:: GIVEN REQUEST ::
Please gather every line in the listing below that contains the string "keys" and copy each of those lines out in full.

━━━━━━━━━━━━━━━━━━━━

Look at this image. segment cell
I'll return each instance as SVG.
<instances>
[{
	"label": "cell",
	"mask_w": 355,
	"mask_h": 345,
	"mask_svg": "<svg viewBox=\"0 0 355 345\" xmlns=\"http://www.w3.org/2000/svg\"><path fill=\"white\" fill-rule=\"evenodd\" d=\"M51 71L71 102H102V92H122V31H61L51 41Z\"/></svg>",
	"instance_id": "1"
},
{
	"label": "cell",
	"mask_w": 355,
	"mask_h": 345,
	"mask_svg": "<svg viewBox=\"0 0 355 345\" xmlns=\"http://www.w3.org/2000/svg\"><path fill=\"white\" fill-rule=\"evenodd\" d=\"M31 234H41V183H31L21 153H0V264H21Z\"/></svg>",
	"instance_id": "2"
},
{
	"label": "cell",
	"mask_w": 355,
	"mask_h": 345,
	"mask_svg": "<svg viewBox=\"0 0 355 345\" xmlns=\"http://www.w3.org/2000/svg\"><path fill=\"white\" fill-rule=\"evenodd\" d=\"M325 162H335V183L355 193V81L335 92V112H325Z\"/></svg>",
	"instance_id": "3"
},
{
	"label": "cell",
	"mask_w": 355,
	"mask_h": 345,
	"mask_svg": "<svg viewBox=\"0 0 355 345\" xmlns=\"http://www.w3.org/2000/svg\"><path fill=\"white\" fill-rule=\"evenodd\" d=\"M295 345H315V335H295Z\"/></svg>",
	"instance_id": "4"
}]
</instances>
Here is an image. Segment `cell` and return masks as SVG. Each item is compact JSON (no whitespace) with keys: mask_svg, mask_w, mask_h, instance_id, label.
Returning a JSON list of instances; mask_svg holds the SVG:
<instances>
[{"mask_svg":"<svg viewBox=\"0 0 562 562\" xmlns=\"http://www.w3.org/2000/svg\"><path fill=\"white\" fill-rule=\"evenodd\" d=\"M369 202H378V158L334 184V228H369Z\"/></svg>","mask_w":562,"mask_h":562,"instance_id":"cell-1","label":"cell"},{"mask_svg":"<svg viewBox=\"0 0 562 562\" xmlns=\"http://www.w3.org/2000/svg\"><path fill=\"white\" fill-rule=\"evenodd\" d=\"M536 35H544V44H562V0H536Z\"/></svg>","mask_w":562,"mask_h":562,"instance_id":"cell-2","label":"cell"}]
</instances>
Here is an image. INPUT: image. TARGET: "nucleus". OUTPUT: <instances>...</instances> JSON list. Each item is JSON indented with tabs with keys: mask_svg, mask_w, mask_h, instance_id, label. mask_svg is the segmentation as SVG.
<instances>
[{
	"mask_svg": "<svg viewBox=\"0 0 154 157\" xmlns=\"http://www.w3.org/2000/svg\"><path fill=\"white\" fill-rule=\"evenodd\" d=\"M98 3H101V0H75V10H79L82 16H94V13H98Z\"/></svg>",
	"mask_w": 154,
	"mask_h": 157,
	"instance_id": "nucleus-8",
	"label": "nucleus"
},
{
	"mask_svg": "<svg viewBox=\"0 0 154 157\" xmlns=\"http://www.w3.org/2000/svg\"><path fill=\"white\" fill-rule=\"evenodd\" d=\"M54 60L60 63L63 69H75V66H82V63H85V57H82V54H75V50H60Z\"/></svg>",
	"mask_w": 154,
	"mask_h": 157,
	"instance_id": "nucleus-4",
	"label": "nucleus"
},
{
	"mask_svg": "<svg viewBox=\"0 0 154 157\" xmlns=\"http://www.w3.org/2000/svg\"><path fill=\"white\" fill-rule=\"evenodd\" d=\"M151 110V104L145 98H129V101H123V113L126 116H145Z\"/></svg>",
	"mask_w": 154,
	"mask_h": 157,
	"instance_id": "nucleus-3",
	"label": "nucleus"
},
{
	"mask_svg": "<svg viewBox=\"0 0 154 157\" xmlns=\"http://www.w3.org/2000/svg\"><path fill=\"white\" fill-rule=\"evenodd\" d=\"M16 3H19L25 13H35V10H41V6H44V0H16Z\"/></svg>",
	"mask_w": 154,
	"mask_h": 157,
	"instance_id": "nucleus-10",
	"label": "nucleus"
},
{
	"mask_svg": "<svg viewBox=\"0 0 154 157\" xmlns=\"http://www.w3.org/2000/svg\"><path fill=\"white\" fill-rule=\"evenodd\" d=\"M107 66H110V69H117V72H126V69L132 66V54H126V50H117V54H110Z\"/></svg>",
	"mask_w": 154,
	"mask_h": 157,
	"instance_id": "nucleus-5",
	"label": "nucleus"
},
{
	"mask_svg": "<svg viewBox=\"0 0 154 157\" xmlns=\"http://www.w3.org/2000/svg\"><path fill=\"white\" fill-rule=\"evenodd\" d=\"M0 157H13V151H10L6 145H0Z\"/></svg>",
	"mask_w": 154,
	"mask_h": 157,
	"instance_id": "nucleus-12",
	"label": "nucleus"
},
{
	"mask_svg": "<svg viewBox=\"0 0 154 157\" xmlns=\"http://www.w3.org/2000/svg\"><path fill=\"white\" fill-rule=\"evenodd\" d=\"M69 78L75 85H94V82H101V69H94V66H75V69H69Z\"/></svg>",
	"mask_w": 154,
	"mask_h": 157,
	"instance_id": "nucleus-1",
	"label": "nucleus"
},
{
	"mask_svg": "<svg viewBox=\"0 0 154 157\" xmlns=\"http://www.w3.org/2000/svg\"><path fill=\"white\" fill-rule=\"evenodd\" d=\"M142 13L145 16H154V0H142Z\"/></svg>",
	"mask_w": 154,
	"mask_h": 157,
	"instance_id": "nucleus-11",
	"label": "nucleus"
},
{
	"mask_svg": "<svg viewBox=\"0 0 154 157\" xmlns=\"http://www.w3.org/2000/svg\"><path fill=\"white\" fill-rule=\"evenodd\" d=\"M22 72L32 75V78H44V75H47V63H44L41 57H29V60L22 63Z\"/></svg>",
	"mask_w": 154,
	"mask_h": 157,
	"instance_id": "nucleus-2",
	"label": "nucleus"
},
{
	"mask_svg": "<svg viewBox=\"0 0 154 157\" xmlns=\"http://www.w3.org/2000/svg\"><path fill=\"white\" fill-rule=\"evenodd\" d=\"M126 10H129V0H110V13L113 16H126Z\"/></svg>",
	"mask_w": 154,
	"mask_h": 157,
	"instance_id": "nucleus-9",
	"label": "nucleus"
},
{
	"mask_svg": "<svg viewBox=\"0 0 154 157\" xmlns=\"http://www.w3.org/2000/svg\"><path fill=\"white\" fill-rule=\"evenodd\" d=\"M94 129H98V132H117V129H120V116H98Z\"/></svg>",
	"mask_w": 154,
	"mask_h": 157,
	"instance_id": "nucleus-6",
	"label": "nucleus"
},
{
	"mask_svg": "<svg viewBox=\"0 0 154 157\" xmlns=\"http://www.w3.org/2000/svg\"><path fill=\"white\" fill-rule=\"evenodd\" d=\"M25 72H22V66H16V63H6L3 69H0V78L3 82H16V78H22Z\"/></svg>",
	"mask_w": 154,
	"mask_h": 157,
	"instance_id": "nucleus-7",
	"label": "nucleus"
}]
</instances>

━━━━━━━━━━━━━━━━━━━━

:: RESULT BELOW ::
Here is an image. Segment `cell` and return masks as SVG. Each item is compact JSON (no whitespace) with keys: mask_svg, mask_w, mask_h, instance_id, label.
Here is an image. INPUT: image. TARGET: "nucleus". OUTPUT: <instances>...</instances> JSON list. Each item is JSON indented with tabs with keys: mask_svg, mask_w, mask_h, instance_id, label. mask_svg is the segmentation as SVG.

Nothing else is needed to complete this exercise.